*Problem description:* Continue the mailing-list message below about broken perf stack traces, starting right after its last sentence.

*Text under study:*

══════════

All of lore.kernel.org
 help / color / mirror / Atom feed
From: Arnaldo Carvalho de Melo <acme@kernel.org>
To: Maksymilian Graczyk <maksymilian.graczyk@cern.ch>
Cc: Namhyung Kim <namhyung@kernel.org>, Jiri Olsa <jolsa@kernel.org>,
	linux-perf-users@vger.kernel.org,
	syclops-project <syclops-project@cern.ch>,
	Guilherme Amadio <guilherme.amadio@cern.ch>,
	Stephan Hageboeck <stephan.hageboeck@cern.ch>
Subject: Re: Broken stack traces with --call-graph=fp and a multi-threaded app due to page faults?
Date: Fri, 10 Nov 2023 12:59:34 -0300	[thread overview]
Message-ID: <ZU5TZiXMUZ4VLOO+@kernel.org> (raw)
In-Reply-To: <de597d7c-848e-4a35-887a-4cdefa23ecd2@cern.ch>

Em Wed, Nov 08, 2023 at 11:46:03AM +0100, Maksymilian Graczyk escreveu:
> Hello all,
 
> I have a problem with broken stack traces in perf when I profile a small
> multi-threaded program in C producing deep (~1000 entries) stacks with "perf
> record --call-graph=fp -e task-clock -F <any number> --off-cpu" attached to
> the program's PID. The callchains seem to stop at "random" points throughout
> my application, occasionally managing to reach the bottom (i.e. either
> "start" or "clone3").

══════════

*Provided information:*

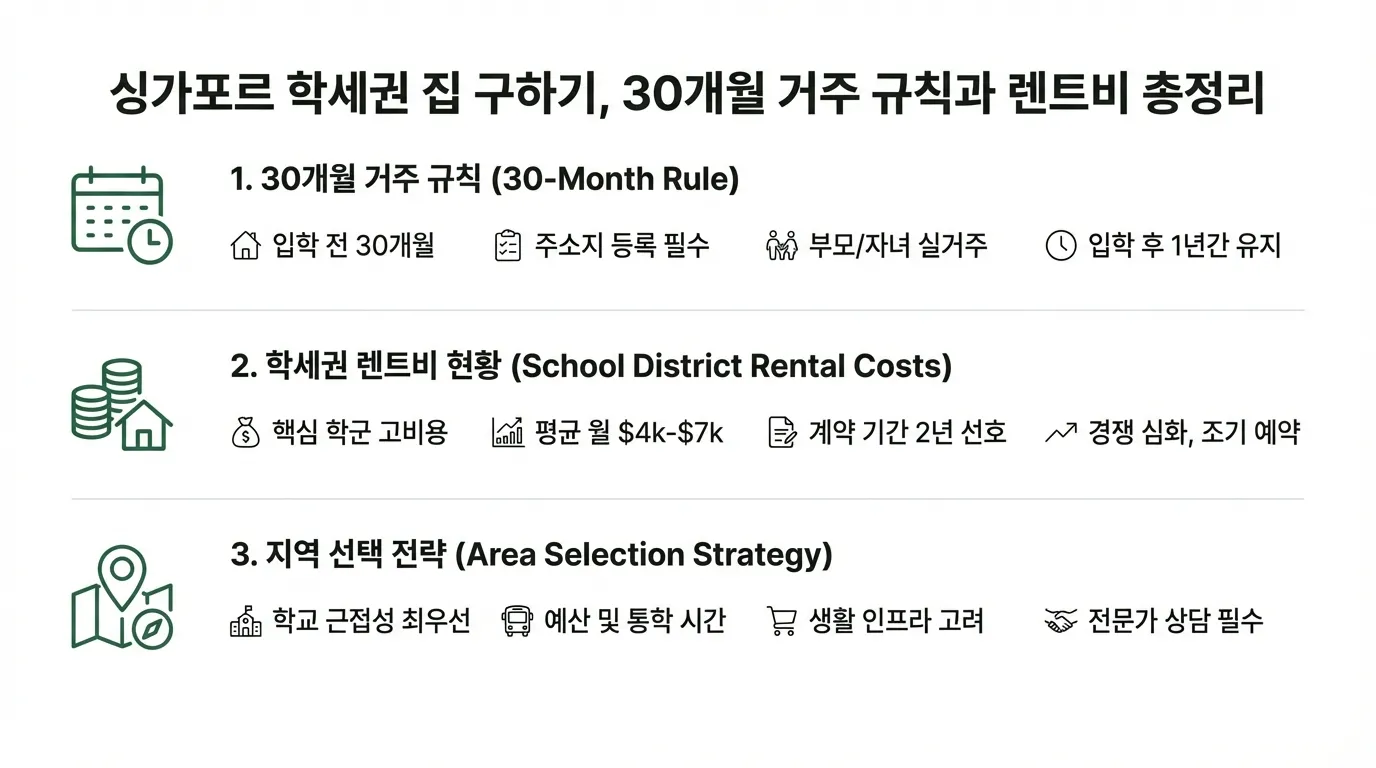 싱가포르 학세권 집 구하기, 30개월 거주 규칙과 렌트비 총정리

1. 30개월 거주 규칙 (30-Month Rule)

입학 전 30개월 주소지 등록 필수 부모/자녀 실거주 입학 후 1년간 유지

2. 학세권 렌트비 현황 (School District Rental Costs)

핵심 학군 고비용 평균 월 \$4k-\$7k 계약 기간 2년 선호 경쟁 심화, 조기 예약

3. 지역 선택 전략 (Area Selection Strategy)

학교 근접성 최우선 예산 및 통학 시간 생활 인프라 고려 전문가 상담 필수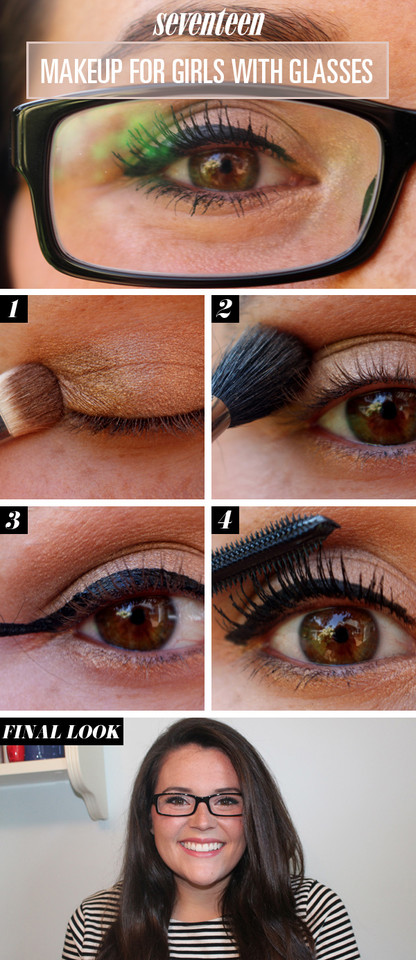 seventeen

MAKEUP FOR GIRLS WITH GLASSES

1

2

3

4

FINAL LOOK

══════════

*Output of the exercise:*
> This is the machine configuration I use:
> 
> * Intel Xeon Silver 4216 @ 2.10 GHz, with two 16-core CPUs and
> hyper-threading disabled
> * 180 GB RAM, with no errors detected by Memtest86+ and no swap
> * Gentoo with Linux 6.5.8 (installed from the Gentoo repo with
> gentoo-sources and compiled using this config:
> https://gist.github.com/maksgraczyk/1bce96841a5b2cb2a92f725635c04bf2)
> * perf 6.6 with this quick patch of mine:
> https://gist.github.com/maksgraczyk/ee1dd98dda79129a35f7fd3acffb35fd


Ok, so the backtrace is being collected in the BPF skel (copying the
patch here for convenience):

diff --git a/tools/perf/util/bpf_off_cpu.c b/tools/perf/util/bpf_off_cpu.c
index 01f70b8e705a8..cb2e4f335b0ad 100644
--- a/tools/perf/util/bpf_off_cpu.c
+++ b/tools/perf/util/bpf_off_cpu.c
@@ -16,7 +16,7 @@

 #include "bpf_skel/off_cpu.skel.h"

-#define MAX_STACKS  32
+#define MAX_STACKS  1024
 #define MAX_PROC  4096
 /* we don't need actual timestamp, just want to put the samples at last */
 #define OFF_CPU_TIMESTAMP  (~0ull << 32)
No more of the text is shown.